=== DATA LISTING ===
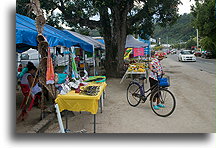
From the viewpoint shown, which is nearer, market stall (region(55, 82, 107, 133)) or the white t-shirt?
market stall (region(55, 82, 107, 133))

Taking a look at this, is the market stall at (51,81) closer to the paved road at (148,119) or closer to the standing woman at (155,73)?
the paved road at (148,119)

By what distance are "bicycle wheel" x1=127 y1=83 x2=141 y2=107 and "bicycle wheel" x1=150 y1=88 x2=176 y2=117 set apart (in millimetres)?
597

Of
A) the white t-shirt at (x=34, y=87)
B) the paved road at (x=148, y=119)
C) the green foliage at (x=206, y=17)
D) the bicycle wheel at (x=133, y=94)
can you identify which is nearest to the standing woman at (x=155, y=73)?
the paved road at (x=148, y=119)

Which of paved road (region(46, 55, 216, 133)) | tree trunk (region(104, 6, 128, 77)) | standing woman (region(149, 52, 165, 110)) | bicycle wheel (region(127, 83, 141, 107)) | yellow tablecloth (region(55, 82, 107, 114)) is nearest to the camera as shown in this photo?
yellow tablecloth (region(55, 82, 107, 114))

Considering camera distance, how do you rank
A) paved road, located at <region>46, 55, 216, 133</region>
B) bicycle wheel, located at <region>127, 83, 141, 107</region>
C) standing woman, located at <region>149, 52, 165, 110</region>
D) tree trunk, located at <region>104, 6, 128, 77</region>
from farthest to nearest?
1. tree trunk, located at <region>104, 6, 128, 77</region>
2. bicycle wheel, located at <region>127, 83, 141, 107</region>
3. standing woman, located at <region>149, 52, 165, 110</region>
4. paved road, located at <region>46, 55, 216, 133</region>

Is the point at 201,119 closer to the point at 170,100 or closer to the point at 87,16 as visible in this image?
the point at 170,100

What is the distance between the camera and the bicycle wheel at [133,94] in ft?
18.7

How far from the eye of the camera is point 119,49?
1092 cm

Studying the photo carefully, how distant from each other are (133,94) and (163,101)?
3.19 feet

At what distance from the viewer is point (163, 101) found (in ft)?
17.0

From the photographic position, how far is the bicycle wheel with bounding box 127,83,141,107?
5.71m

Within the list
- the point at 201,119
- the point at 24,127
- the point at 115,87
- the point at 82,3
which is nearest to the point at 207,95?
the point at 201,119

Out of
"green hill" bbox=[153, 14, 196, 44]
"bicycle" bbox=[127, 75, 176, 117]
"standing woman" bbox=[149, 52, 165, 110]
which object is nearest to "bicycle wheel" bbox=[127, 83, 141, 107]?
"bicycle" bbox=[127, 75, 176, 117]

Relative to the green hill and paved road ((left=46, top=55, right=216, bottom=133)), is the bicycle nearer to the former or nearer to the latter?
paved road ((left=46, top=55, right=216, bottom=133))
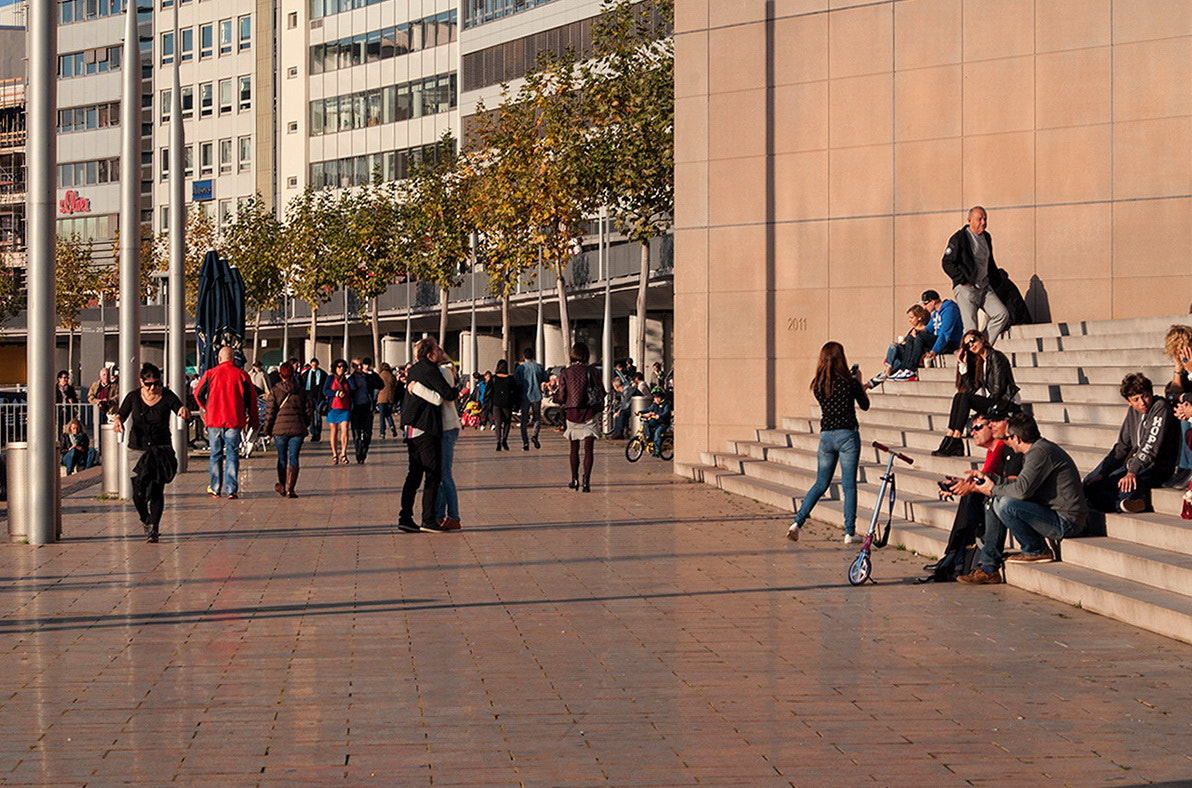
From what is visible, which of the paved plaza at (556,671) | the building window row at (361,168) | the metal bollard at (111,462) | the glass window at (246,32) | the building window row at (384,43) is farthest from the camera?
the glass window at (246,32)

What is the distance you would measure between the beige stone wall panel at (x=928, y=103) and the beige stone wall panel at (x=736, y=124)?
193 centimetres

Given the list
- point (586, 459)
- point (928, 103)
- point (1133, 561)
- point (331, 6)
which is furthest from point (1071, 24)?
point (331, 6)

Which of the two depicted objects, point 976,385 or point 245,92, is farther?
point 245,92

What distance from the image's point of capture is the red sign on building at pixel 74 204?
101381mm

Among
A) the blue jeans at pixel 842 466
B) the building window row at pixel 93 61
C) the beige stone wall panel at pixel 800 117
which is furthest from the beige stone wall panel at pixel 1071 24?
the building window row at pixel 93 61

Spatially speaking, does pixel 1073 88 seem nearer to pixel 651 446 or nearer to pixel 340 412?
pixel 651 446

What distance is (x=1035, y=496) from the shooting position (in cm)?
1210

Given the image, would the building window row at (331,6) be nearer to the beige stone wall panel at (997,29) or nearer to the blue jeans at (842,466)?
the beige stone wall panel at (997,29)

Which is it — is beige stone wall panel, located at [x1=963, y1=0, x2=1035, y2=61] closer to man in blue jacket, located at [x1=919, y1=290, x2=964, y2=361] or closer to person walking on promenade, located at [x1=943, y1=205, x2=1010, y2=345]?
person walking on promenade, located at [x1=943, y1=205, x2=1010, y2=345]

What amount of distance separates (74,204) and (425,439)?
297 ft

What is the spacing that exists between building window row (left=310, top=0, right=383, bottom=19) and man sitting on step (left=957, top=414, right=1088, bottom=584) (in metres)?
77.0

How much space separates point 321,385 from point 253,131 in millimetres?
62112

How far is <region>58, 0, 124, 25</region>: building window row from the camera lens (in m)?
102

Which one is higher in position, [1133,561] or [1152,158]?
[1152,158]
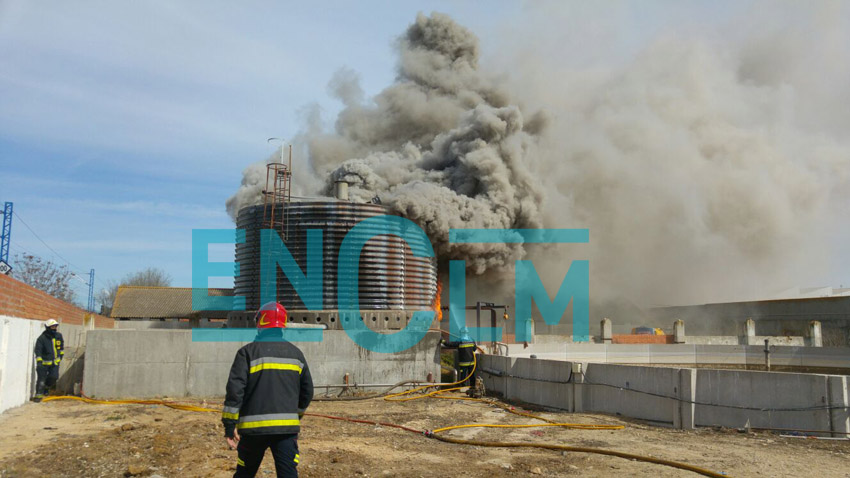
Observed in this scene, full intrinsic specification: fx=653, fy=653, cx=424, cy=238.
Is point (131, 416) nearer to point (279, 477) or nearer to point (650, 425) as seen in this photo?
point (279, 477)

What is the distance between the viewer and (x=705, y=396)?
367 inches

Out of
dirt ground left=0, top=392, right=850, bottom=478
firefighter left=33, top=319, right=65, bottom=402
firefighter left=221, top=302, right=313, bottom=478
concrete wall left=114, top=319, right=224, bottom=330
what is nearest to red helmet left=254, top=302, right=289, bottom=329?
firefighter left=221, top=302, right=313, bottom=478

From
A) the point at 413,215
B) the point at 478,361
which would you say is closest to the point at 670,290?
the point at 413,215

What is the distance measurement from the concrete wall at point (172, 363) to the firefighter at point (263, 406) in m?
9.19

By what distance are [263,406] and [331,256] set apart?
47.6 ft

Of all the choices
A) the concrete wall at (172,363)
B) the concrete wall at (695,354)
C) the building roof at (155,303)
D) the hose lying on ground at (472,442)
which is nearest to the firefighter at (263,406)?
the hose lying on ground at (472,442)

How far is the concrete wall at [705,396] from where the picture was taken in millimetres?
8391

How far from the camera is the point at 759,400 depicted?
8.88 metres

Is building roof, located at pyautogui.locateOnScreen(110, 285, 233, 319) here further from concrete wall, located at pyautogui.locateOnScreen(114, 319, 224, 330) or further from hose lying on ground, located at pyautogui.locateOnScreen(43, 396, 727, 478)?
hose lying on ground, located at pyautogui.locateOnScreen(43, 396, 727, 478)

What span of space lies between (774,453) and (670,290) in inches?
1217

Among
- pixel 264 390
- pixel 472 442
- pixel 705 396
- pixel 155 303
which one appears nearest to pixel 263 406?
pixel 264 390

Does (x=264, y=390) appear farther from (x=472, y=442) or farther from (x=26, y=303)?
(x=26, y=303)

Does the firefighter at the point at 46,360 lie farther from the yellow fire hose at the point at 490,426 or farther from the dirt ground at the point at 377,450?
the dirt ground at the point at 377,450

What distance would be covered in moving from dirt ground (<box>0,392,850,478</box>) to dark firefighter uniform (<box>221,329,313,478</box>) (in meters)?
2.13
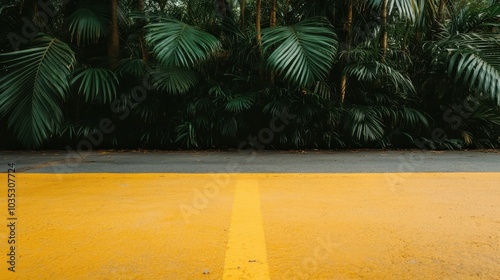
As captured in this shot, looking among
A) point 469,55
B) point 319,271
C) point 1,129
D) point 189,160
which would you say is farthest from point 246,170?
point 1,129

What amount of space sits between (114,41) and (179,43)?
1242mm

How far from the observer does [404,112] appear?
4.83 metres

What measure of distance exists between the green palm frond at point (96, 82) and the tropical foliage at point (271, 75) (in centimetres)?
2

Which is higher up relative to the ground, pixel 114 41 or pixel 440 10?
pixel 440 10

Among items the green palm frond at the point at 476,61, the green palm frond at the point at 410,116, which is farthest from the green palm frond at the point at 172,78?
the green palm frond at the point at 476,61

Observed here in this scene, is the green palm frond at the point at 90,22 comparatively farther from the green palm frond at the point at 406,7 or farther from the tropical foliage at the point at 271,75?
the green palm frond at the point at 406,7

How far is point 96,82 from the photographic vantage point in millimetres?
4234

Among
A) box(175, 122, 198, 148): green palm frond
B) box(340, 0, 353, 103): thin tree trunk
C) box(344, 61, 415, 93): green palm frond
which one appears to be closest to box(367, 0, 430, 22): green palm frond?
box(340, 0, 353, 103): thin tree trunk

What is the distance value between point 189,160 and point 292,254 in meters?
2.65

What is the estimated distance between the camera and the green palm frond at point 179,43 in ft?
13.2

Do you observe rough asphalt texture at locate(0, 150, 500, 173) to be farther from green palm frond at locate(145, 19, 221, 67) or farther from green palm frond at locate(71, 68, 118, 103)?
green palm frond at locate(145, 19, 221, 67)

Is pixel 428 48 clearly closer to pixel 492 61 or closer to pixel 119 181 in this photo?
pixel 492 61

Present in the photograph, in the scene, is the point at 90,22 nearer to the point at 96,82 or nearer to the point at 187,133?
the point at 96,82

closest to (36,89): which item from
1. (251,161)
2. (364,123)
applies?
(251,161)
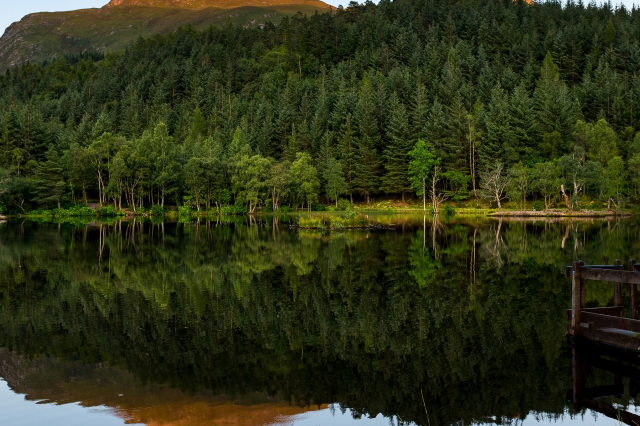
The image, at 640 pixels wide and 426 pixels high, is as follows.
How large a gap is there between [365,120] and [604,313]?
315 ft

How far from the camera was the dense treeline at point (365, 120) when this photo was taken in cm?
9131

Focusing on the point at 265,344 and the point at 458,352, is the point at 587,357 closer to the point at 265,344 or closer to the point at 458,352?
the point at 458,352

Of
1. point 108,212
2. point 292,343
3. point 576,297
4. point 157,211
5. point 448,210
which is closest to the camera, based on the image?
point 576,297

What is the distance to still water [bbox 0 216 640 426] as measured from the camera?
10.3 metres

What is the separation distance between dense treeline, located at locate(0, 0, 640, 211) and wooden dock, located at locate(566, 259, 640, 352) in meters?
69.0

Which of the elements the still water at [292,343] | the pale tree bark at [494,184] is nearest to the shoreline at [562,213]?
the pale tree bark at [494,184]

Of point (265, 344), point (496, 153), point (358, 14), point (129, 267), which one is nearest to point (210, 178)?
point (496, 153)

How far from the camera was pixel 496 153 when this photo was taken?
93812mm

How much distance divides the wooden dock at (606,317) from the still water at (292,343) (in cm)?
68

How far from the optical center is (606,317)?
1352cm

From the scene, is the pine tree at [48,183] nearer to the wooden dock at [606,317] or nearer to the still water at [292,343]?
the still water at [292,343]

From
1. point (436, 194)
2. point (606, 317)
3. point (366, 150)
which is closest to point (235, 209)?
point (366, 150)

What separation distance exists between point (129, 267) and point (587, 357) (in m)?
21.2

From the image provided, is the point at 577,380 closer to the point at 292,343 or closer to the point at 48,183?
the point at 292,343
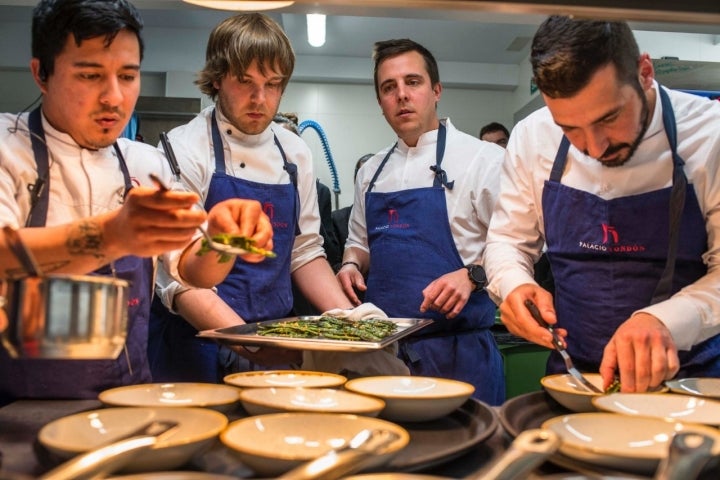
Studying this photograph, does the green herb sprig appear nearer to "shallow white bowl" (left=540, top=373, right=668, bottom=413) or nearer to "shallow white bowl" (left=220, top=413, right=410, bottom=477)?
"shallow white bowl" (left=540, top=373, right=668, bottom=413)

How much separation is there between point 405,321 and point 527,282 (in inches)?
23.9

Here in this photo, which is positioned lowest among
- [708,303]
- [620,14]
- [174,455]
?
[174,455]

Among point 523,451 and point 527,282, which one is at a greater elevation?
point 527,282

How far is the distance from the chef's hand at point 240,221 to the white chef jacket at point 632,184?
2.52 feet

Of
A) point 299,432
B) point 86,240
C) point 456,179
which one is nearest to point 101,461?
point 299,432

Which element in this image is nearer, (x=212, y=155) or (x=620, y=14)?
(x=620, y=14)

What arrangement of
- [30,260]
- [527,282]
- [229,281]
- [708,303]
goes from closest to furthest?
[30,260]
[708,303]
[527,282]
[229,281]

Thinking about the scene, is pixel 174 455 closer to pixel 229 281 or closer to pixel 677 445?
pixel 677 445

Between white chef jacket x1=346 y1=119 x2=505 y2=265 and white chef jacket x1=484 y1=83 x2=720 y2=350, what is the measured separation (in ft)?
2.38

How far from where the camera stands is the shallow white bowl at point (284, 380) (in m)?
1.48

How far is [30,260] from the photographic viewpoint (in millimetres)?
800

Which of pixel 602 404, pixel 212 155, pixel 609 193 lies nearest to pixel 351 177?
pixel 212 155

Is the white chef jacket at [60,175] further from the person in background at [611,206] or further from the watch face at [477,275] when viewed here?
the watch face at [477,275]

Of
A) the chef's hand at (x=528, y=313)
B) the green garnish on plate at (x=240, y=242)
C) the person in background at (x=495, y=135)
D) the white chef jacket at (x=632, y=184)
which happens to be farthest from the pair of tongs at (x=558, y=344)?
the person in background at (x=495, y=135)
===
• **TASK BRIEF**: Set down exactly what runs from the line with "Between white chef" to the last line of the data above, including both of those lines and no others.

• **SOLUTION**:
Between white chef jacket x1=346 y1=119 x2=505 y2=265 and white chef jacket x1=484 y1=83 x2=720 y2=350, what is the measured separation (in ft)?
2.38

How far from where the camera stands is the shallow white bowl at point (284, 380) (in m)?
1.48

How far is [30,260] from the photographic viewpoint (in millimetres)?
800

Which of pixel 602 404, pixel 212 155, pixel 609 193 lies nearest to pixel 351 177?
pixel 212 155

Is the white chef jacket at [60,175] further from the person in background at [611,206] or further from the watch face at [477,275] when viewed here?
the watch face at [477,275]

Of
A) the chef's hand at (x=528, y=313)
B) the green garnish on plate at (x=240, y=242)
C) the person in background at (x=495, y=135)
D) the white chef jacket at (x=632, y=184)
which happens to be farthest from the pair of tongs at (x=558, y=344)?
the person in background at (x=495, y=135)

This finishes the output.